──────── Dataset excerpts

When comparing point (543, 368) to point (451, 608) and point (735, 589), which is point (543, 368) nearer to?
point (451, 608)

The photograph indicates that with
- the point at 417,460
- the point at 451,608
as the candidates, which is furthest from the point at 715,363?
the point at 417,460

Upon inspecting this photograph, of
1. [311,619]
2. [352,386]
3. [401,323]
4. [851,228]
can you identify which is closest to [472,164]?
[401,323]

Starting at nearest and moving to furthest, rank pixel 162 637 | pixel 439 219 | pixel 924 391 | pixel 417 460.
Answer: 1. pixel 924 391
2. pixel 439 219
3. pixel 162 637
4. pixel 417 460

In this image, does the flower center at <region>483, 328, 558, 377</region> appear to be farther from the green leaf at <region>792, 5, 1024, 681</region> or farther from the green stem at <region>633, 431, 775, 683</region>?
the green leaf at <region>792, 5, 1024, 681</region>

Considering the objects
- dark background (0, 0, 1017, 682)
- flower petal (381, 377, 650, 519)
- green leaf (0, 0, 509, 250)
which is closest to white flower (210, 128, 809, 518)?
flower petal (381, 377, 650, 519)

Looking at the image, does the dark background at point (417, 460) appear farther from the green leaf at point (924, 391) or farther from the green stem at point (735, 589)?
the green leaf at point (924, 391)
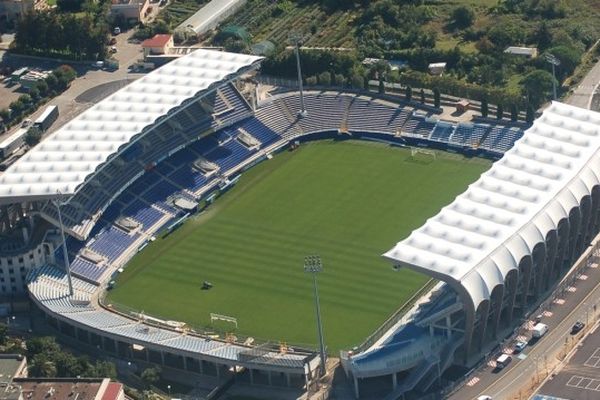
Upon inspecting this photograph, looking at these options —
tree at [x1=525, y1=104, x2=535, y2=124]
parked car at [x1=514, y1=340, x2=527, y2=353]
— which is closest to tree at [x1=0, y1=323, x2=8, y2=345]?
parked car at [x1=514, y1=340, x2=527, y2=353]

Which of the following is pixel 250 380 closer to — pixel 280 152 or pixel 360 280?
pixel 360 280

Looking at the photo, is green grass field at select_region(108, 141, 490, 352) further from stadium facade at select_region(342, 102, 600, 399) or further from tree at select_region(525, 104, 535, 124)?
tree at select_region(525, 104, 535, 124)

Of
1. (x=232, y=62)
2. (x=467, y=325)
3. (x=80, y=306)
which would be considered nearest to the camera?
(x=467, y=325)

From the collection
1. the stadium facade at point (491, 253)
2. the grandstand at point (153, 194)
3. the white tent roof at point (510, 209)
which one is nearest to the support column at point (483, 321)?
the stadium facade at point (491, 253)

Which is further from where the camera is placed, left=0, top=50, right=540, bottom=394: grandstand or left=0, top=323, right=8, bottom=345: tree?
left=0, top=323, right=8, bottom=345: tree

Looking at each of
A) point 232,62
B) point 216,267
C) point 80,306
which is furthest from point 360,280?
point 232,62

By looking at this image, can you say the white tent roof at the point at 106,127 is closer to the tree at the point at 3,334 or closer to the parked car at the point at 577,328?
the tree at the point at 3,334
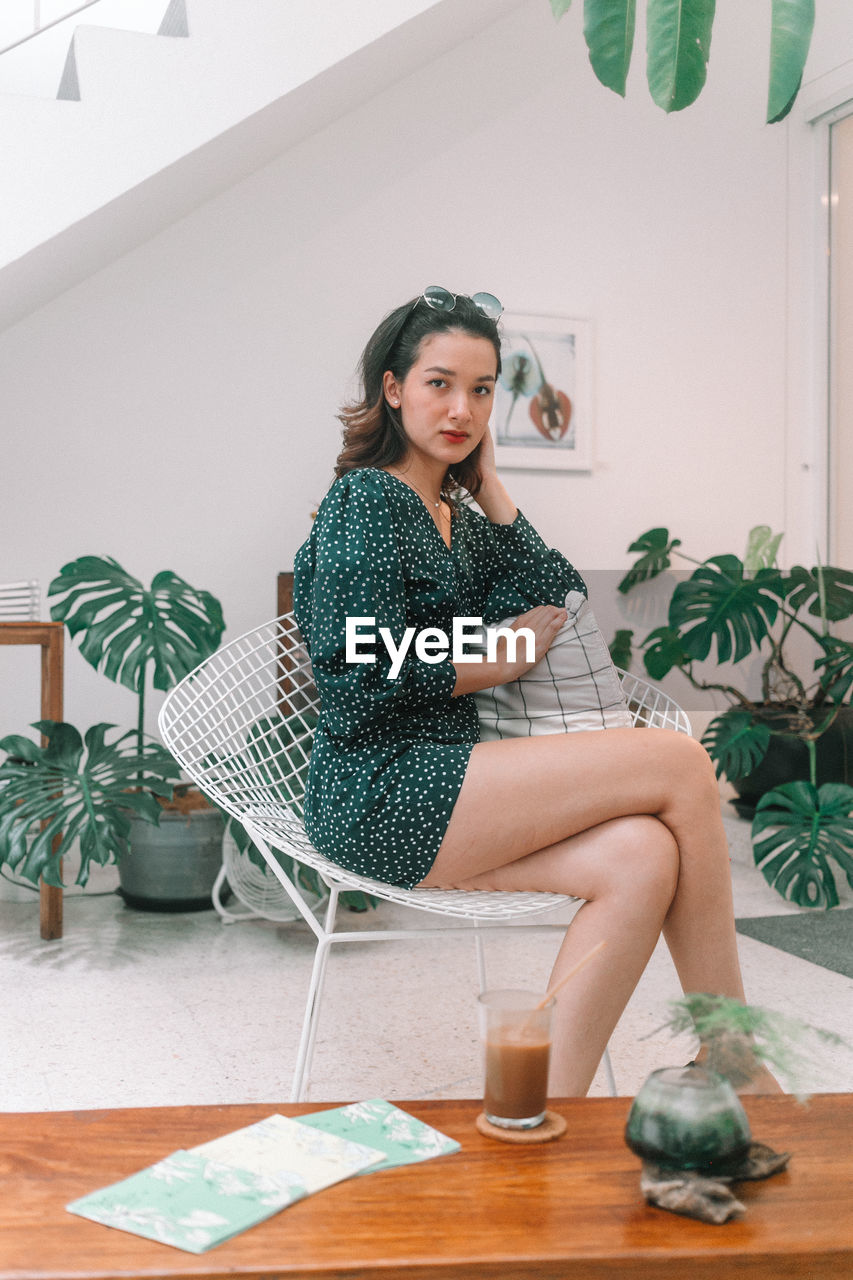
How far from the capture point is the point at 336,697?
1.47m

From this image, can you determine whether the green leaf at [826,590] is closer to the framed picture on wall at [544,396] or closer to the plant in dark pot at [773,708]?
the plant in dark pot at [773,708]

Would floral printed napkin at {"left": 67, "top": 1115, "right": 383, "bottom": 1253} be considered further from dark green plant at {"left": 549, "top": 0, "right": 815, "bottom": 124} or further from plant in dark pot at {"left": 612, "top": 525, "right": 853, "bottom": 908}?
plant in dark pot at {"left": 612, "top": 525, "right": 853, "bottom": 908}

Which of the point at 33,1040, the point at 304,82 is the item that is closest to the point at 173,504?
the point at 304,82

────────────────

_Work instructions_
Starting with the line containing "Which of the point" and going on through the end of the entries, lay out those entries as a two-column CSV with columns named entry and answer. Give one row per entry, put each field in quotes, and turn any line breaks into spaces.

_Response to the task_
entry,answer
"Which of the point at 33,1040, the point at 304,82 is the item that is closest to the point at 173,504?","the point at 304,82"